### [Required work]
A. In the blog post about reading, rewrite the paragraph that begins "Ha, ye of little faith" more briefly, keeping its main facts.
B. Extract the lines of the entries, from their start up to and including the line with "[135,894,224,966]". Copy each line verbatim and leave out the pictures.

### [Given passage]

-- Start --

Tuesday, September 28, 2010

Reading, Reading, and More Reading

In the two weeks since my last post, I've finished Riordan's The Lightning Thief, Gerstein's The Old Country, and Stead's First Light, and am almost done with Anderson's The Game of Sunken Places.  

Ha, ye of little faith, who do not think I will reach my goal!  Actually, I am quite worried, but I'm having a good time doing it.  I have yet to run across a 'miss' in any of the books by these authors, which just reinforces my joy at having them come to the conference in March.

At least a quick bit about each of these books is in order.  First of all, I picked up The Lightning Thief, oddly enough (and truly unplanned), the day after my husband and I had watched the remake of Clash of the Titans.  I have to say - that really enhanced my enjoyment of the book, although I would have loved it otherwise as well.  I was just already in 'titan' mode, I guess, and really liked connecting the dots, so to speak, as I read about the beings that I had just seen in the movie.  I'm sure everyone knows about this book by now, especially since it was made into a move (I need to see that, too).  But bear with me as I add just a few notes for those few folks who may not be familiar with it.  First of all, this book has GOT to appeal to middle school boys; the main character is a boy about 12 years old,
one who has spent most of his life sent away to boarding schools.  He has dyslexia and does not necessarily enjoy school.  Turns out there's a perfectly good reason for the boarding school bit, and it has nothing to do with the dyslexia.  He also has a creepy stepfather.  That said, I can also see the book appealing to girls.  There are a few girls who figure into the plot, but that shouldn't matter, as far as I'm concerned.  I don't think the gender of the main character of a story should necessariliy impact anyone's enjoyment, but maybe I'm being naive.  Anyway, as with other fabulous reads, the author creates wonderful mind-pictures so that the reader can connect easily with what's going on in every scene.  Anyway, it turns out that this middle school boy, who is not very successful in school, and isn't happy about the fact that he doesn't have a lot of friends, since he goes to a different school every year, is in fact quite significant to the fabric of the world.  He has a quest to complete that has tremendous implications for humanity.  I love the fact that the underdog, someone who is not the most popular kid in school, suddenly gains remarkable importance.  I also like the fact that there are factors worked into the story that might seem trivial but that really do have a point, like the fact that Percy's mother is married to a creepy stepfather.  There's a reason.  But to return to the reason I am reading this book in the first place, I want to remind you that this author is NOT coming to the conference, but the illustrator, John Rocco, is.  I found a site with lots of illustrations he's done about the Percy Jackson series.  They're beautiful and you can purchase them from that site.

-- End --

### [Data provided]
-- Start --

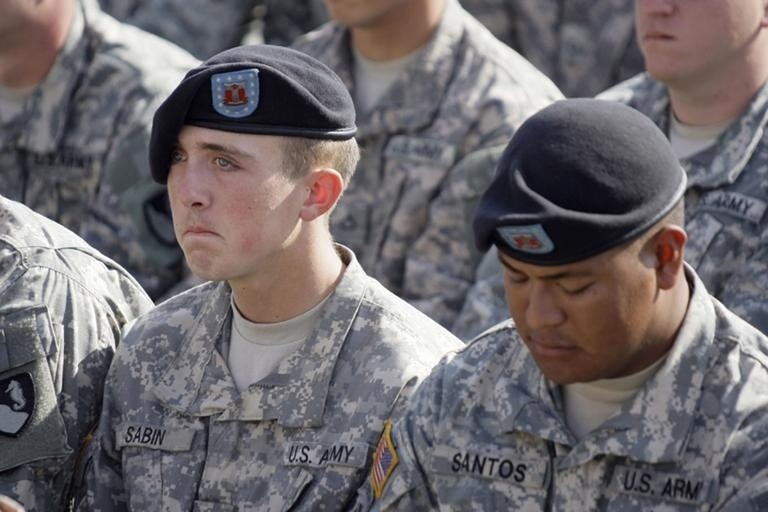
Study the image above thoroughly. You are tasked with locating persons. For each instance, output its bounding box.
[1,196,156,511]
[99,0,646,97]
[355,98,767,511]
[1,1,206,301]
[449,0,767,345]
[286,0,570,331]
[78,45,467,510]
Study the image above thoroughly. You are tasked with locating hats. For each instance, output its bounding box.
[473,98,687,267]
[149,45,358,186]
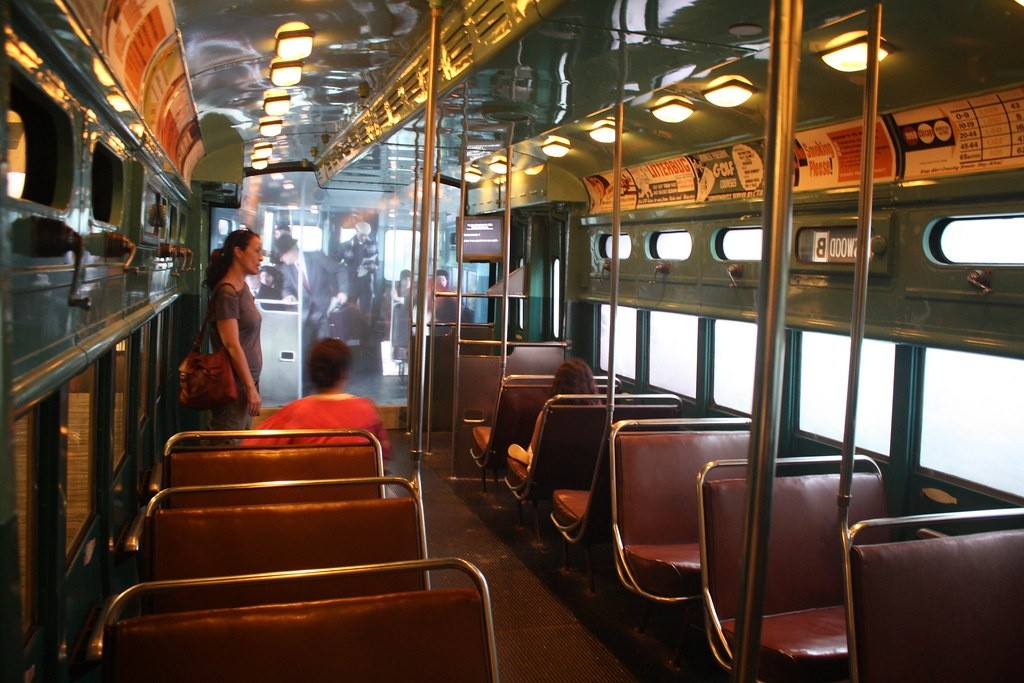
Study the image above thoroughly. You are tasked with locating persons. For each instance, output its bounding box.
[508,357,602,473]
[238,338,393,465]
[245,221,475,336]
[179,229,263,447]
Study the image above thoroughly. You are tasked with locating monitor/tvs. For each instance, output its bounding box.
[455,215,504,263]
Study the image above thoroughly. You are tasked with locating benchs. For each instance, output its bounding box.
[125,470,433,615]
[147,425,389,507]
[599,416,751,674]
[856,495,1024,683]
[689,454,882,683]
[536,416,750,594]
[71,552,500,683]
[468,370,623,509]
[497,393,685,548]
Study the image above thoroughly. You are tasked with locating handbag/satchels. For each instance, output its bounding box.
[178,347,242,408]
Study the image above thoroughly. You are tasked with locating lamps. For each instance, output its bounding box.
[701,79,761,108]
[588,124,616,144]
[251,158,268,171]
[259,120,283,137]
[466,170,483,183]
[650,98,698,125]
[254,143,275,159]
[539,142,572,159]
[267,62,305,87]
[261,96,292,116]
[488,160,513,176]
[816,33,900,74]
[273,29,315,62]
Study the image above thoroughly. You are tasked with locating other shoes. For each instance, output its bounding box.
[508,444,530,464]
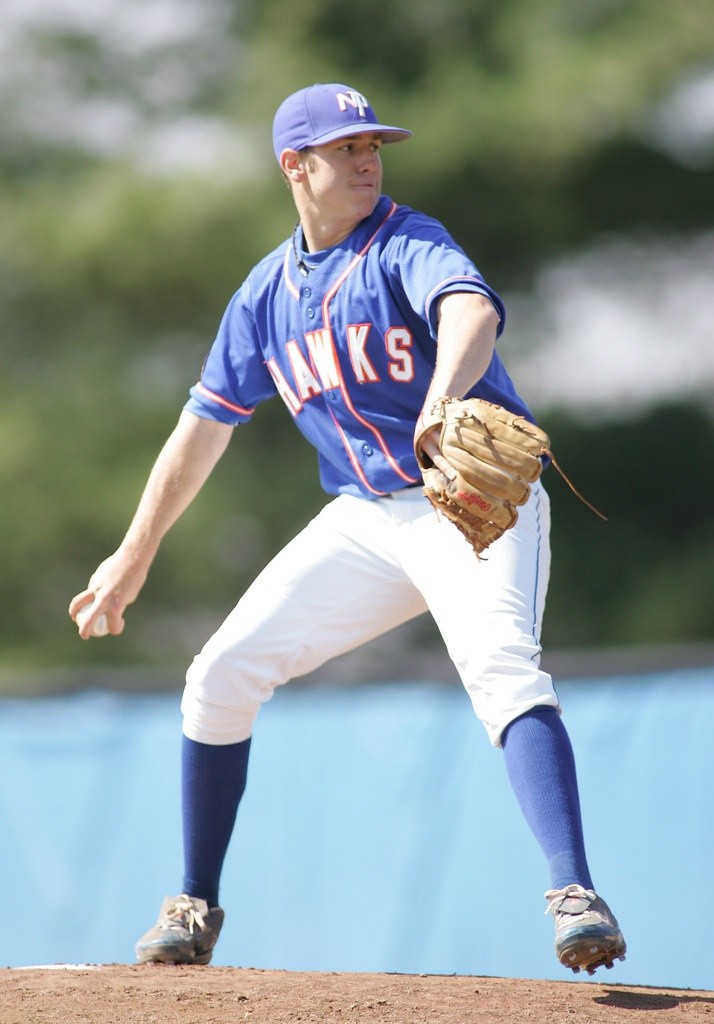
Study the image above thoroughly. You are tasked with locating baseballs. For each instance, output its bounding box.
[74,600,112,639]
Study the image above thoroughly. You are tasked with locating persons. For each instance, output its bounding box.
[67,82,627,976]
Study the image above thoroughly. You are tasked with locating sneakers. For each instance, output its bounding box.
[544,883,628,974]
[135,894,224,966]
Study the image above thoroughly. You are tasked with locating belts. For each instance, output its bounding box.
[402,481,424,490]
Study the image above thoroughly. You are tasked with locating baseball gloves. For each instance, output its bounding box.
[413,397,551,553]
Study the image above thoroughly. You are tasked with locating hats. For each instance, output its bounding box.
[271,83,413,166]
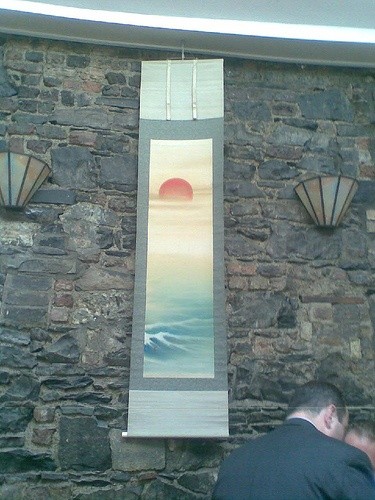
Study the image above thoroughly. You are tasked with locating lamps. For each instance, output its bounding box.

-- End --

### [Solutions by task]
A. Doubters aside, I'll reach my goal. I'm quite worried but enjoying it. None of these authors' books has been a miss so far, which adds to my joy that they're coming to the conference in March.

B.
Study the image above thoroughly. You are tasked with locating persons. For each instance, output its bounding box.
[1,196,156,511]
[99,0,646,97]
[355,98,767,511]
[1,1,206,301]
[449,0,767,345]
[286,0,570,331]
[78,45,467,510]
Study the image above thoroughly. You are tasked with locating hats. For each instance, output its bounding box.
[473,98,687,267]
[149,45,358,186]
Study the image above thoroughly. You are tasked with locating persons. For each instance, output its bounding box.
[508,357,602,473]
[238,338,393,465]
[245,221,475,336]
[179,229,263,447]
Study the image above thoroughly. You are tasked with locating monitor/tvs. For each instance, output its bounding box.
[455,215,504,263]
Study the image above thoroughly. You are tasked with locating benchs. For each instance, output its bounding box.
[125,470,433,615]
[147,425,389,507]
[599,416,751,674]
[856,495,1024,683]
[689,454,882,683]
[536,416,750,594]
[71,552,500,683]
[468,370,623,509]
[497,393,685,548]
Study the image above thoroughly. You are tasked with locating handbag/satchels. For each instance, output its bounding box.
[178,347,242,408]
Study the image above thoroughly. You are tasked with locating lamps. For each instance, output its bounding box.
[701,79,761,108]
[588,124,616,144]
[251,158,268,171]
[259,120,283,137]
[466,170,483,183]
[650,98,698,125]
[254,143,275,159]
[539,142,572,159]
[267,62,305,87]
[261,96,292,116]
[488,160,513,176]
[816,33,900,74]
[273,29,315,62]
Study the image above thoroughly. You are tasked with locating other shoes. For each instance, output its bounding box.
[508,444,530,464]
Study the image above thoroughly. You are tasked with locating baseballs. For each instance, output its bounding box.
[74,600,112,639]
Study the image above thoroughly. You are tasked with locating persons. For each instance, output its bounding box.
[67,82,627,976]
Study the image above thoroughly. You are tasked with locating sneakers. For each instance, output its bounding box.
[544,883,628,974]
[135,894,224,966]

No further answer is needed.